** Source excerpt **
Rescuing the the Supreme Court from Faction, and Restoring its Original Purpose
The Supreme Court, like every other branch of government, has become the playground of special interests. These interests are reflected in their decisions, and in their departure from the Constitutional principles is evident in their arguments as well. The discussion below is intended to help people think about the role of the Supreme Court in a principled way, rather than as a group to which they can appeal to achieve personal benefits or impose moral views on others through their decisions.
The Purpose of Government is the Happiness of the People
When the U.S. Founders established the Constitution, their goal was to establish the best system for all people to pursue happiness. In Federalist 62, Madison stated:
A good government implies two things: first, fidelity to the object of government, which is the happiness of the people; secondly, a knowledge of the means by which that object can be best attained. Some governments are deficient in both these qualities. Most governments are deficient in the first. I scruple not to assert that in the American governments, too little attention has been paid to the last. The federal constitution avoids this error; and what merits particular notice, it provides for the last in what increases the security for the first.
The Declaration of Independence is the Mission Statement of the United States. The Constitution is the legal structure designed to achieve it, and the Federalist Papers are the best explanation of the principles behind it.
The recent Supreme Court decisions on Arizona’s enforcement of illegal immigration and “The Affordable Health Care Act” show little knowledge of the means by which that object can best be attained because they retained a more myopic focus on justifying positions based on legal precedent and popular culture rather than the principles of sound governance that concerned the Founders.
The Supreme Court Reflects Political Factions
While the Supreme Court did not create the laws they rule on, their recent split decisions seem to represent the cultural divisions of the two largest political factions in the United States, the Republican and Democratic parties. These two parties, and their financial backers, have incrementally wrested control of the government from the people over a long series of Constitutional changes that gave the Federal government increased power. Supreme Court justices have long been indirectly appointed by political party factions, of which the Presidents serve as nominal heads. We can expect that they, like other human beings are more concerned about their standing with these factions, than the core principles of governance the Constitution embodies.

** What you are asked to do **
Carry the Supreme Court essay forward from its last sentence. The data that comes next is separate from the Supreme Court essay.

(Recorded data)
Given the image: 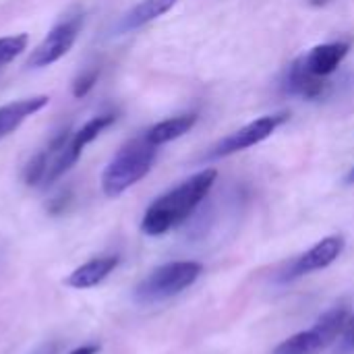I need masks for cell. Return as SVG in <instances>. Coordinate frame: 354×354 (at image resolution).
Returning a JSON list of instances; mask_svg holds the SVG:
<instances>
[{"mask_svg": "<svg viewBox=\"0 0 354 354\" xmlns=\"http://www.w3.org/2000/svg\"><path fill=\"white\" fill-rule=\"evenodd\" d=\"M81 27H83V15L81 12L68 15L66 19L58 21L48 31V35L31 50V54L27 58V66L29 68H44V66L54 64L62 56H66L68 50L73 48V44L77 41Z\"/></svg>", "mask_w": 354, "mask_h": 354, "instance_id": "5", "label": "cell"}, {"mask_svg": "<svg viewBox=\"0 0 354 354\" xmlns=\"http://www.w3.org/2000/svg\"><path fill=\"white\" fill-rule=\"evenodd\" d=\"M97 77H100V66H87L85 71H81L73 81V95L79 100L85 97L97 83Z\"/></svg>", "mask_w": 354, "mask_h": 354, "instance_id": "16", "label": "cell"}, {"mask_svg": "<svg viewBox=\"0 0 354 354\" xmlns=\"http://www.w3.org/2000/svg\"><path fill=\"white\" fill-rule=\"evenodd\" d=\"M68 199H71V193H60V195H56V197L50 201L48 212H50V214H60V212H64L66 205H68Z\"/></svg>", "mask_w": 354, "mask_h": 354, "instance_id": "18", "label": "cell"}, {"mask_svg": "<svg viewBox=\"0 0 354 354\" xmlns=\"http://www.w3.org/2000/svg\"><path fill=\"white\" fill-rule=\"evenodd\" d=\"M288 89L290 93H297L301 97H307V100H317L326 93L328 89V81L324 77H317L313 73H309L301 60L297 58L288 71Z\"/></svg>", "mask_w": 354, "mask_h": 354, "instance_id": "13", "label": "cell"}, {"mask_svg": "<svg viewBox=\"0 0 354 354\" xmlns=\"http://www.w3.org/2000/svg\"><path fill=\"white\" fill-rule=\"evenodd\" d=\"M97 353H100V346H97V344H85V346L75 348L71 354H97Z\"/></svg>", "mask_w": 354, "mask_h": 354, "instance_id": "19", "label": "cell"}, {"mask_svg": "<svg viewBox=\"0 0 354 354\" xmlns=\"http://www.w3.org/2000/svg\"><path fill=\"white\" fill-rule=\"evenodd\" d=\"M120 257L118 255H102V257H93L89 261H85L83 266L75 268L64 284L75 288V290H87V288H93L97 284H102L118 266Z\"/></svg>", "mask_w": 354, "mask_h": 354, "instance_id": "10", "label": "cell"}, {"mask_svg": "<svg viewBox=\"0 0 354 354\" xmlns=\"http://www.w3.org/2000/svg\"><path fill=\"white\" fill-rule=\"evenodd\" d=\"M286 114H270V116H261L249 124H245L243 129L234 131L232 135L224 137L216 147L214 151L209 153L212 158H224V156H230V153H236V151H243V149H249L261 141H266L280 124L286 122Z\"/></svg>", "mask_w": 354, "mask_h": 354, "instance_id": "8", "label": "cell"}, {"mask_svg": "<svg viewBox=\"0 0 354 354\" xmlns=\"http://www.w3.org/2000/svg\"><path fill=\"white\" fill-rule=\"evenodd\" d=\"M27 33H17V35H6L0 37V68H4L8 62H12L25 48H27Z\"/></svg>", "mask_w": 354, "mask_h": 354, "instance_id": "15", "label": "cell"}, {"mask_svg": "<svg viewBox=\"0 0 354 354\" xmlns=\"http://www.w3.org/2000/svg\"><path fill=\"white\" fill-rule=\"evenodd\" d=\"M203 274L199 261H170L151 270L135 288L133 299L139 305H158L164 303L197 282Z\"/></svg>", "mask_w": 354, "mask_h": 354, "instance_id": "3", "label": "cell"}, {"mask_svg": "<svg viewBox=\"0 0 354 354\" xmlns=\"http://www.w3.org/2000/svg\"><path fill=\"white\" fill-rule=\"evenodd\" d=\"M348 50H351V46H348L346 41L319 44V46H315V48H311L307 54H303L299 60H301V64H303L309 73L328 79V77L342 64V60L346 58Z\"/></svg>", "mask_w": 354, "mask_h": 354, "instance_id": "9", "label": "cell"}, {"mask_svg": "<svg viewBox=\"0 0 354 354\" xmlns=\"http://www.w3.org/2000/svg\"><path fill=\"white\" fill-rule=\"evenodd\" d=\"M116 122V114H100V116H93L91 120H87L77 133H73L68 137V141L64 143L58 160H56V166L52 170V176H50V185H54V180H58L62 174H66L81 158L83 149L95 141L108 127H112Z\"/></svg>", "mask_w": 354, "mask_h": 354, "instance_id": "6", "label": "cell"}, {"mask_svg": "<svg viewBox=\"0 0 354 354\" xmlns=\"http://www.w3.org/2000/svg\"><path fill=\"white\" fill-rule=\"evenodd\" d=\"M344 236L340 234H332V236H326L322 239L317 245H313L309 251H305L303 255L295 257L288 268L284 270V274L280 276L282 282H292V280H299L311 272H319V270H326L328 266H332L344 251Z\"/></svg>", "mask_w": 354, "mask_h": 354, "instance_id": "7", "label": "cell"}, {"mask_svg": "<svg viewBox=\"0 0 354 354\" xmlns=\"http://www.w3.org/2000/svg\"><path fill=\"white\" fill-rule=\"evenodd\" d=\"M158 145H153L145 135L127 141L116 156L110 160L102 174V191L108 197H118L141 178L147 176L156 162Z\"/></svg>", "mask_w": 354, "mask_h": 354, "instance_id": "2", "label": "cell"}, {"mask_svg": "<svg viewBox=\"0 0 354 354\" xmlns=\"http://www.w3.org/2000/svg\"><path fill=\"white\" fill-rule=\"evenodd\" d=\"M348 317L351 307L346 303H340L324 313L309 330H303L278 344L274 354H319L342 336Z\"/></svg>", "mask_w": 354, "mask_h": 354, "instance_id": "4", "label": "cell"}, {"mask_svg": "<svg viewBox=\"0 0 354 354\" xmlns=\"http://www.w3.org/2000/svg\"><path fill=\"white\" fill-rule=\"evenodd\" d=\"M48 102H50L48 95H31V97H23L6 106H0V139L15 133L29 116L46 108Z\"/></svg>", "mask_w": 354, "mask_h": 354, "instance_id": "11", "label": "cell"}, {"mask_svg": "<svg viewBox=\"0 0 354 354\" xmlns=\"http://www.w3.org/2000/svg\"><path fill=\"white\" fill-rule=\"evenodd\" d=\"M56 353H58V346L50 342V344H44L41 348H37L33 354H56Z\"/></svg>", "mask_w": 354, "mask_h": 354, "instance_id": "20", "label": "cell"}, {"mask_svg": "<svg viewBox=\"0 0 354 354\" xmlns=\"http://www.w3.org/2000/svg\"><path fill=\"white\" fill-rule=\"evenodd\" d=\"M346 183H354V168L351 170V174L346 176Z\"/></svg>", "mask_w": 354, "mask_h": 354, "instance_id": "21", "label": "cell"}, {"mask_svg": "<svg viewBox=\"0 0 354 354\" xmlns=\"http://www.w3.org/2000/svg\"><path fill=\"white\" fill-rule=\"evenodd\" d=\"M197 122V114H183V116H174V118H166L158 124H153L145 137L153 143V145H162L168 141H174L178 137H183L185 133H189Z\"/></svg>", "mask_w": 354, "mask_h": 354, "instance_id": "14", "label": "cell"}, {"mask_svg": "<svg viewBox=\"0 0 354 354\" xmlns=\"http://www.w3.org/2000/svg\"><path fill=\"white\" fill-rule=\"evenodd\" d=\"M176 2L178 0H141L122 17L118 31H135V29L156 21L158 17L166 15Z\"/></svg>", "mask_w": 354, "mask_h": 354, "instance_id": "12", "label": "cell"}, {"mask_svg": "<svg viewBox=\"0 0 354 354\" xmlns=\"http://www.w3.org/2000/svg\"><path fill=\"white\" fill-rule=\"evenodd\" d=\"M216 178H218V172L207 168V170L193 174L191 178H187L172 191L164 193L162 197H158L145 209L143 220H141V230L147 236H162L170 232L172 228L180 226L197 209V205L207 197Z\"/></svg>", "mask_w": 354, "mask_h": 354, "instance_id": "1", "label": "cell"}, {"mask_svg": "<svg viewBox=\"0 0 354 354\" xmlns=\"http://www.w3.org/2000/svg\"><path fill=\"white\" fill-rule=\"evenodd\" d=\"M340 344H342V351H354V315L348 317V322H346V326L342 330Z\"/></svg>", "mask_w": 354, "mask_h": 354, "instance_id": "17", "label": "cell"}]
</instances>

** Task output **
Indeed, lawyers and judges, just like other human beings, tend to promote the ideas of those who are in a position to improve their lives. In their own pursuit of happiness, they consciously or unconsciously indulge the hand that feeds them. For example, law students, even at the most prestigious institutions like Harvard and Yale, tend to promote politically correct views that represent the views of the teachers that will be grading their papers and helping them secure jobs. Thus, as college students, many promote the liberal and politically correct values of their university. However, when lawyers accept job with Wall Street firms or as a corporate defenders, they tend to espouse the worldviews of their employers because it will help them keep their jobs and enhance their livelihoods. This aspect of human nature–that which compromises ideals in the pursuit of personal fulfillment–is found everywhere human beings exist. This is the human nature the U.S. founders understood so well.
The Founders Worried that Factions would Destroy the System
The U.S. Constitution, with its checks and balances, made the most significant advance on curtailing the manipulation of government to enhance personal wealth or status that had been designed up until their time. However, their biggest fear would be that individual citizens would fail to remain free and independent, throwing in with factions that would lobby the government for services to themselves and at the expense of the other taxpaying citizens.
After the Constitution was written, Benjamin Franklin reportedly warned a citizen, “We have given you a Republic, if you can keep it.” Then in the Federalist Papers, James Madison explained how one of his main concerns was the organizing of factions, e.g., combining money to influence the political system. In Federalist 10, Madison expressed concern that “enlightened statesmen will not always be at the helm.” Can public good and private rights be preserved when factions arise? This was a real concern:
Our inquiry is directed toward securing the public good and private rights against the danger of such a faction, while at the same time preserving the spirit and the form of the popular government. By what means is this object attainable? Evidently by one of two only: (1) the existence of the same passion or interest in a majority at the same time must be prevented, or (2) the majority, having such coexistent passion or interest, must be rendered—by their number and local situation—unable to carry schemes of oppression into effect.—James Madison, Federalist 10.
The creation of superPACs, and the Supreme Court’s willingness to allow them is proof that the justices care not to uphold this primary founding principle. They are now themselves creatures of political factions and their decisions often reflect the faction that got them appointed. They do not often stand out as independent protectors of good governance or the principles that lie behind the Constitutional framework. Although, admittedly, those in the minority often cite constitutional principles against the ruling of the majority of the justices.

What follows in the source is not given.